C’est au cours de la belle émission culturelle présentée par Cheikh
Ould Sidi Abdallah à TVM, que j’ai entendu le poète Ahmedou Ould Abdel Kader
dire qu’on ne peut pas appeler «folklore» la culture Bidhâne, produite dans l’espace
saharien qui nous concerne. Le «poète du peuple» - c’est comme ça qu’on
appelait le plus populaire d’entre les poètes de cet espace, pour sn engagement
et pour sa langue – disait que les productions de chez nous ont gardé le nom de
leurs auteurs, et ne sont donc pas un patrimoine anonyme qui appartient à tous,
perdant du coup cette valeur de création individuelle.
On oppose ici «le génie du peuple», anonyme, commun, populaire… à
celui de la création individuelle fruit du génie individuel, marque déposée d’une
compétence personnelle et preuve d’un état individuel qui aspire à s’élever au
niveau de l’expression de l’humaine condition.

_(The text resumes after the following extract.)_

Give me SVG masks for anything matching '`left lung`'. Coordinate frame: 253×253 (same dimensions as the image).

«Le folklore (de l'anglais folk, peuple et lore, savoir) est
l'ensemble des productions collectives émanant du peuple et se transmettant
d'une génération à l'autre par voie orale (contes, récits, chants, musiques, danses et croyances) ou par l'exemple (rites, savoir-faire).» (Wikipédia)

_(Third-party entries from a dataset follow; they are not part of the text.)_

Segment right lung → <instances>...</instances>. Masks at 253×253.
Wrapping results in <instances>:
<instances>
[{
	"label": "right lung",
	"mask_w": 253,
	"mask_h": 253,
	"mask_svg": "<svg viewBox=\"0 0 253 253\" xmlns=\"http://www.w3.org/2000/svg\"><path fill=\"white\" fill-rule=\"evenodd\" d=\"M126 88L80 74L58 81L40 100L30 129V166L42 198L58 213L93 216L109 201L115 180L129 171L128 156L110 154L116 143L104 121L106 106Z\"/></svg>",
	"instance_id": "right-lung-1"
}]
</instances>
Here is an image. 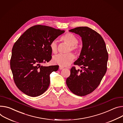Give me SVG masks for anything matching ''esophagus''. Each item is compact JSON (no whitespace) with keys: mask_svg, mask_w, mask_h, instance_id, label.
Masks as SVG:
<instances>
[{"mask_svg":"<svg viewBox=\"0 0 123 123\" xmlns=\"http://www.w3.org/2000/svg\"><path fill=\"white\" fill-rule=\"evenodd\" d=\"M63 68H64L63 67H62V66H59V69H60V70H62Z\"/></svg>","mask_w":123,"mask_h":123,"instance_id":"34e87169","label":"esophagus"}]
</instances>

Dans l’espace Bidhâne, il est mal vu de réciter une production
poétique sans en connaitre l’auteur. On vous dira que tel récite «une poésie
bâtarde» (qui n’a pas de père). Et c’est vraiment dans la poésie dite en
Hassaniya que les poètes de cet espace ont le plus exprimé leur génie. Et non
dans le classique (Arabe). Même les plus grands parmi eux se sont surpassés en
dialectal, tout en restant en-deçà en classique. Les plus doués ont créé une
poésie qui allie dialecte et langue classique. Appelée «Zrayga» (mélange
hybride), cette poésie a marqué un petit espace au sud-ouest de la Mauritanie,
un coin du Trab el Bidhâne…
Il suffit d’écouter les belles productions d’antan, ou celles du
siècle dernier. Elles incarnent mieux et plus ce que fut cette société, ses
peines, ses joies, ses espérances, son histoire…

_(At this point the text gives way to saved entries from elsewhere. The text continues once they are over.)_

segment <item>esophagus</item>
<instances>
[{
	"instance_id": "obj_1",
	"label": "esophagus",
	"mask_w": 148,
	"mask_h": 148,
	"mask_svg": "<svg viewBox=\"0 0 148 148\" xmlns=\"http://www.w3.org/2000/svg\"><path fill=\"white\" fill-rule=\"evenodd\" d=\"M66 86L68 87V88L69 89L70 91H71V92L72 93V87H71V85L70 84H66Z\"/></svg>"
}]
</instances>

Une culture savante qui, en plus d’avoir la popularité d’un
folklore, a mis l’écrit à contribution. C’est probablement la seule société
nomade où l’écrit a cette forte présence. C’est aussi probablement la seule qui
octroie un statut particulier aux praticiens du Verbe et de l’art en général. Pas
tous les arts. En fait, c’est seulement la musique et la poésie qui sont
pratiquées comme art. D’ailleurs, les deux expressions restent intimement
liées.
Un concert de musique – on devrait dire «une séance de musique» -
est un moment de création poétique. Un moment culturel et social par
excellence. Les barrières générationnelles s’estompent, les réserves
disparaissent, les langues se délient…
Aujourd’hui, nous n’avons plus le temps de tout ça. Jusqu’à
récemment cependant tout se passait autour d’un hawl. La grande force de nos
musiciens modernes, c’est d’avoir «démocratisé» leur art, le faisant passer d’une
affaire d’élite à un art pour tous.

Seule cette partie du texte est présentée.